==== Excerpt to read

# De-Burring and Breaking Sharp Edges



## rake60 (Aug 24, 2007)

When we cut metals we are separating the molecules of the grain of the 
material.  What that leaves is an edge sharper than the best honed 
razor.  It takes only a second to take a file or de-burring knife across
that sharp edge.  It takes about 5 days for that perfectly clean cut on 
you hand to heal from not removing the sharp edge.  

I have an over protective wife, and I *HATE* needles!
I'll break every sharp edge to avoid a tetanus shot!!!


----------



## Tin Falcon (Aug 25, 2007)

de-burring is almost second nature not only do I de-bur for safety reasons but for craftsmanship. In air force tech school handing an instructor a project that was not deburred was a BIG NO NO up there with leaving the chuck key  in the lathe and handing an instructor a hot weld sample.
Tin


----------



## Tin Falcon (Oct 3, 2007)

ok: so what are the  best/ safest deburing tools? In tech school we used a file. I use a whirygig most of the time a triangular scraper for small stuff. and a countersink type tool for holes. 
Tin


----------



## tattoomike68 (Oct 3, 2007)

At the work shop where I saw my metal there is one of these buy the saw.






http://www.harborfreight.com/cpi/ctaf/displayitem.taf?Itemnumber=2485[/img]

By the Piranha iron worker there is one of these. Its a burr king and was like $1,500 10 years ago.
http://burrking.thomasnet.com/item/...el-belt-grinders-model-760/item-1024?&seo=110






Other than that I use a file and a countersink.


----------



## shred (Oct 3, 2007)

I got one of the knife-type deburring tools on sale one day (they're cheap anyway) and am impressed with how well it works on soft metals.

========
==== Dataset extract

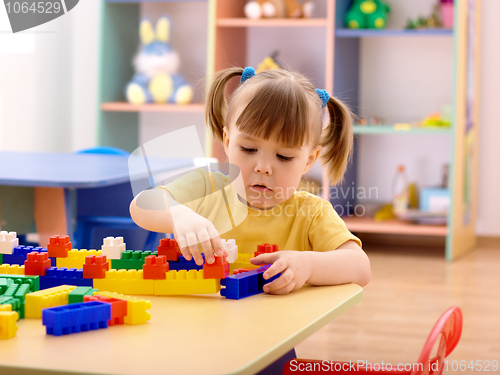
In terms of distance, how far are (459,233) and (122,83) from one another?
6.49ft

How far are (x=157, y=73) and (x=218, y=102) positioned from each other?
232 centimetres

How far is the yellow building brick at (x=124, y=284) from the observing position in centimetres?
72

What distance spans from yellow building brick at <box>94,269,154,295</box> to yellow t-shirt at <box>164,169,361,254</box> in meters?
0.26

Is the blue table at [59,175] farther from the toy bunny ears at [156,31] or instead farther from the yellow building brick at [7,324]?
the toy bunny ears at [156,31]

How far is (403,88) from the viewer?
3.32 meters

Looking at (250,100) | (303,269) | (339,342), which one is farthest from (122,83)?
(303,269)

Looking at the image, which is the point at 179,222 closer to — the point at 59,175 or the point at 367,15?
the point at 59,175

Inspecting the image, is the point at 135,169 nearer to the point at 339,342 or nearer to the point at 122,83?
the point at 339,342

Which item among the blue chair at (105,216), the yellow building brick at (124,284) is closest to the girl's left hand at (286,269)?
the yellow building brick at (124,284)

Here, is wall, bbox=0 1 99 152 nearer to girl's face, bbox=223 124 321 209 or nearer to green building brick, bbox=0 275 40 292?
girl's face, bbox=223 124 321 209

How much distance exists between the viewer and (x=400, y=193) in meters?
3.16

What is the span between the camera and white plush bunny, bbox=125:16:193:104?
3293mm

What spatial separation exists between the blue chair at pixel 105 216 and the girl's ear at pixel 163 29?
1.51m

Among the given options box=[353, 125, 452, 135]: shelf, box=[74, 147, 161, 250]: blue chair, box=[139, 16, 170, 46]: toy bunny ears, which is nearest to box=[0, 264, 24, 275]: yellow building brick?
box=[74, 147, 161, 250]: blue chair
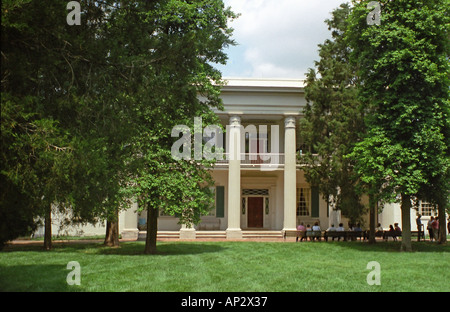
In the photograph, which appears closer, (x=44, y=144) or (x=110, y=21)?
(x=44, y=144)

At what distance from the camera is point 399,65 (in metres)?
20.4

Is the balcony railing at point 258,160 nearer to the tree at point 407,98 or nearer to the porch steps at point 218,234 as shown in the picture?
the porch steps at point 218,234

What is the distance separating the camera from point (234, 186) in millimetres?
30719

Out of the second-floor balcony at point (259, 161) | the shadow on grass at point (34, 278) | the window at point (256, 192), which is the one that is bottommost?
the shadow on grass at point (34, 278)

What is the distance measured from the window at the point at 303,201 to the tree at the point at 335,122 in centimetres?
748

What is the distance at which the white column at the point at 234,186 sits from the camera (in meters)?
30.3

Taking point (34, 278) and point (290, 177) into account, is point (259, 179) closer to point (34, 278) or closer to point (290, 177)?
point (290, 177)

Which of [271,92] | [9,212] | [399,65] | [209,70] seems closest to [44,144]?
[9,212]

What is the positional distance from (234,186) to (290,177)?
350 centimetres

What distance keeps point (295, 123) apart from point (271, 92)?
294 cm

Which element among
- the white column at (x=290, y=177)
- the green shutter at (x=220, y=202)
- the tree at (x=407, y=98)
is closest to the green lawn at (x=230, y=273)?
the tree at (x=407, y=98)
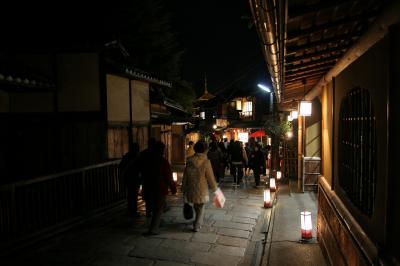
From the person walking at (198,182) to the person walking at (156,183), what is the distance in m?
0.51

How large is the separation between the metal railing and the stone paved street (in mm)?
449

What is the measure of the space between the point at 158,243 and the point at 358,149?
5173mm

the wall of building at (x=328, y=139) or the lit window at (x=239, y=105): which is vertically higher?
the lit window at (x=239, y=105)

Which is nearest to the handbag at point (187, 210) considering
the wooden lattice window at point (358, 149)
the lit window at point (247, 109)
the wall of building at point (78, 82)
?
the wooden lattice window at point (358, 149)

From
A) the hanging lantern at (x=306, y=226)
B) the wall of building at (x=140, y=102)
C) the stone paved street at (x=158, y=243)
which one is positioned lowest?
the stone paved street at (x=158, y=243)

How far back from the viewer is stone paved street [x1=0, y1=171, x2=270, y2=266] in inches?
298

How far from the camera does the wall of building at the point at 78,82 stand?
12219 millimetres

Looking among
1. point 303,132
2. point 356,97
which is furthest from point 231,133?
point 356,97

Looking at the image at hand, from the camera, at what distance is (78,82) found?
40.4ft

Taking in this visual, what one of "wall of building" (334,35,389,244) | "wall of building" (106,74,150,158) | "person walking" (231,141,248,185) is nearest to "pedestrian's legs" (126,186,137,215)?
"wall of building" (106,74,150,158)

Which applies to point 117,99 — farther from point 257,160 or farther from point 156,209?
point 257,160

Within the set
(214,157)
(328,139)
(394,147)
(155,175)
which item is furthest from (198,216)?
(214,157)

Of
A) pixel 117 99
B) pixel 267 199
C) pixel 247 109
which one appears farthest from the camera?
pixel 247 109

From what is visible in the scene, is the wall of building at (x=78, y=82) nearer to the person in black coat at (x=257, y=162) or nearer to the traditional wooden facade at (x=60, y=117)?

========

**Written instruction:**
Write the next part of the forum thread on deburring and breaking sharp edges, starting after its final sentence. The records are separate material and are not part of the deburring thread.

**Task answer:**
----------



## Bogstandard (Oct 4, 2007)

I use an earlier version of this
http://www.dickblick.com/zz574/77/

It uses solid tungsten blades so by scraping along the edge it will deburr just about anything, and with all the angles on it you can get into the nooks and crannies. I also use it for scraping off light machining marks and blending before polishing. I'm on my second blade in about 5 years. You can even use it for cutting plastic laminates.
I find that scaping to deburr gives a better finished result than filing.
You can use a Stanley utility knife, but the blades go dull too quickly when doing something like stainless.

John


----------



## rake60 (Oct 4, 2007)

My de-burring knife is very much like the one shred shows.




The tool it's self is cheap.  The replacement blades cost about $1 each for
the tough TiN coated type.  They work GREAT on most metals, but there
is one important caution to note.  If that tool is pulled too hard toward a 
hand it can slip out of the part being deburred.  That blade will lay a hand 
open quicker than you can say "Oh S#$T!"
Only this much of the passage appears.